In deze zaak heeft het Gerechtshof Den Haag op 15 juni 2021 uitspraak gedaan in hoger beroep tegen een vonnis van de politierechter in de rechtbank Den Haag, dat op 24 oktober 2019 was gewezen. De betrokkene was eerder veroordeeld voor opzetheling van 16 laptops, waarvoor hij een onvoorwaardelijke gevangenisstraf had gekregen. In de ontnemingszaak vorderde het openbaar ministerie dat het wederrechtelijk verkregen voordeel, zoals bedoeld in artikel 36e van het Wetboek van Strafrecht, werd vastgesteld op € 8.000,00. De politierechter had deze vordering toegewezen, maar de betrokkene ging in hoger beroep.

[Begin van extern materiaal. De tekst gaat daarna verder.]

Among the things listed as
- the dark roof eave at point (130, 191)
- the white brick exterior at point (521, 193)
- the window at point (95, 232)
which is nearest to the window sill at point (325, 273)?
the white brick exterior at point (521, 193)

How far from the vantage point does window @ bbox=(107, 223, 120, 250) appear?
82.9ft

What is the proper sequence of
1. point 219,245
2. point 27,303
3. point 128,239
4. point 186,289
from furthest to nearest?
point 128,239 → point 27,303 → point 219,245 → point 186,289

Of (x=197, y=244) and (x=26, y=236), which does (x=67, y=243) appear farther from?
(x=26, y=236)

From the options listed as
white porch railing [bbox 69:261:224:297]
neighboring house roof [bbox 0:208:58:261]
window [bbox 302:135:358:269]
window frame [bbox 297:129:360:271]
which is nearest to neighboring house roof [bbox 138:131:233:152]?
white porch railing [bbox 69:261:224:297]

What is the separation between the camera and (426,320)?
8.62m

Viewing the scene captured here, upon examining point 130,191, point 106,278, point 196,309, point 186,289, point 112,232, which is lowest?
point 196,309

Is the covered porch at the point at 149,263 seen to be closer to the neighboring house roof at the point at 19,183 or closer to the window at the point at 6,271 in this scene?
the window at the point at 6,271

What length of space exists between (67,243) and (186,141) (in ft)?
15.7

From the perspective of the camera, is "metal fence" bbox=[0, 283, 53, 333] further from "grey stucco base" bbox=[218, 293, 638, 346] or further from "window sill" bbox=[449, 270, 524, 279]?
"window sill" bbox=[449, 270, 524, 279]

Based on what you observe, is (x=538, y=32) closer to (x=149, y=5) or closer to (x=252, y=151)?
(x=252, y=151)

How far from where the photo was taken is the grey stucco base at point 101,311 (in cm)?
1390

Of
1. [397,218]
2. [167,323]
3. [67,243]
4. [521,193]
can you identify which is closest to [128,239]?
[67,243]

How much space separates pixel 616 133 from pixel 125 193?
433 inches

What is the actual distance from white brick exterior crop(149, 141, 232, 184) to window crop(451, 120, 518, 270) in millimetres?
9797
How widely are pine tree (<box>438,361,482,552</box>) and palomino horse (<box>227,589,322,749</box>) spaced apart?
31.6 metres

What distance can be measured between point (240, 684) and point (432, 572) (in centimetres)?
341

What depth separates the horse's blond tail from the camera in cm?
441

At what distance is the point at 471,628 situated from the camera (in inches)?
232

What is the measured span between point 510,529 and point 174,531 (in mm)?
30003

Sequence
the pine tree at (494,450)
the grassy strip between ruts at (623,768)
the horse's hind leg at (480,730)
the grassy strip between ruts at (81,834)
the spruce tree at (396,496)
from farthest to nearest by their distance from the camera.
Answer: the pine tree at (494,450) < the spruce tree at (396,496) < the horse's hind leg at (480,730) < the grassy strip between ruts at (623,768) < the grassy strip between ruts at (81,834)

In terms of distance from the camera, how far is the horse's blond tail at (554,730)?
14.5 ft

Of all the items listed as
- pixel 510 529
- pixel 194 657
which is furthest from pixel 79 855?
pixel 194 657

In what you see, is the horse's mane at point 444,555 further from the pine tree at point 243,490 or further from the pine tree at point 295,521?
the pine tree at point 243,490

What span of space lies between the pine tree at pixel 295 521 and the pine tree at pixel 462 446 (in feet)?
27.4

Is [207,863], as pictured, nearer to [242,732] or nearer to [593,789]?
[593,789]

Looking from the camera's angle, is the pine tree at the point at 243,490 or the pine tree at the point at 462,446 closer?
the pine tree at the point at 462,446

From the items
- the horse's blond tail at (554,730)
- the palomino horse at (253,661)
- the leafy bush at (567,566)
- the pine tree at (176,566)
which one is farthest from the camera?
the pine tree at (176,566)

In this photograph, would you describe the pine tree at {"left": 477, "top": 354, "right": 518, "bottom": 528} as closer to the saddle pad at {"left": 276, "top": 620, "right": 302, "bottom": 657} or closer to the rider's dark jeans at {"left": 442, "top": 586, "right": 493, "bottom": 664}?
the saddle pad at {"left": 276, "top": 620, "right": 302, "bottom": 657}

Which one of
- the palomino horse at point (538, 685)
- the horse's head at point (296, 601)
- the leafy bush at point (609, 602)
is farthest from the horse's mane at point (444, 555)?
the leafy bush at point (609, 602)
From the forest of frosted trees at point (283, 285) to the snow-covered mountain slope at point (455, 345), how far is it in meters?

Tijdens de zitting in hoger beroep heeft het hof de vordering van de advocaat-generaal gehoord, die bevestiging van het vonnis waarvan beroep vroeg. Het hof heeft echter geoordeeld dat het vonnis niet in stand kon blijven, omdat het zich niet kon verenigen met de bewijsmiddelen die in het vonnis waren opgenomen. Het hof heeft vastgesteld dat de betrokkene wederrechtelijk voordeel had verkregen door de opzetheling van de laptops, en dat hij niet aannemelijk had gemaakt dat hij kosten had gemaakt in relatie tot dit voordeel.
Het hof heeft het bedrag van het wederrechtelijk verkregen voordeel vastgesteld op € 8.000,00 en de betrokkene de verplichting opgelegd dit bedrag aan de Staat te betalen. Tevens is de betrokkene de verplichting opgelegd tot gijzeling voor 160 dagen, indien hij niet aan deze verplichting voldoet. Dit arrest is gewezen door een meervoudige kamer voor strafzaken en is openbaar uitgesproken op de zitting van 15 juni 2021.